The schools awarded “A” grades by the raters are an unusual bunch: highly structured military academies, a few public universities with unusually deep general-education lists (the University of Texas at Austin), tradition-minded Christian institutions (Baylor University) and the “great books” schools. All require at least six of the seven “essential” subjects.
Harvard, meanwhile, got a D. Only a few of the nation’s top national universities and liberal arts schools fared better. Not by coincidence, the group released its ratings – expanding on a smaller effort a year earlier – to coincide with the popular college rankings from U.S. News & World Report.

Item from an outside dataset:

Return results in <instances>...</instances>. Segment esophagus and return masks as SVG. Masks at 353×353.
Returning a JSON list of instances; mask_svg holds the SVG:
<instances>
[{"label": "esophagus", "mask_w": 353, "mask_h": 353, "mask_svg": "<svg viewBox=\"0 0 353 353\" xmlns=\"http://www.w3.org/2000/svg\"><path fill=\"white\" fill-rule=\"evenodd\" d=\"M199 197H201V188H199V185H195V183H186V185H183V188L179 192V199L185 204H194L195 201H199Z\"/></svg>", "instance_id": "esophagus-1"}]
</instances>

Georgetown University received a D for requiring just two of the seven prescribed subjects, composition and foreign language. The College of William and Mary, which requires foreign language, math and science, drew a C.
Hopkins students must complete 30 credit hours outside their major. To guarantee academic balance, a humanities major must take at least 12 credits – roughly four courses – in math, science or engineering. A math major must take 18 credits in humanities or social science. It would be difficult, but not impossible, for a humanities major to satisfy the distribution rules while avoiding natural science entirely.
“Everything we teach constitutes ‘essential human knowledge,’ ” said Katherine Newman, dean of the university’s college of arts and sciences, “but that’s a huge range of territory, and we encourage students to make some serious choices about what they specialize in.”
Chung-Ha Davis, a senior science major from Brandon, Fla., acknowledges that his Hopkins education has left “some gaps in my knowledge, where people say there shouldn’t be a gap if you’ve had a university education.”
He says he has traded breadth for depth.
“If you want to go somewhere in life,” he said, “you’ve got to pick one thing and get really good at it.”
Keep in mind the group uses their criteria to rate schools.
This is the ranking for Washington schools by What Will They Learn?
Central Washington University
City University of Seattle
Eastern Washington University
Evergreen State College
University of Puget Sound
University of Washington
Washington State University
Western Washington University
Given the economy and the high cost of college, more and more people are asking the question of what is the purpose of a college education?
A university is what a college becomes when the faculty loses interest in the students.
A man who has never gone to school may steal from a freight car; but if he has a university education, he may steal the whole railroad.
It takes most men five years to recover from a college education, and to learn that poetry is as vital to thinking as knowledge.
~Brooks Atkinson, Once Around the Sun, 1951
A lot of fellows nowadays have a B.A., M.D., or Ph.D. Unfortunately, they don’t have a J.O.B.
Fathers send their sons to college either because they went to college or they didn’t.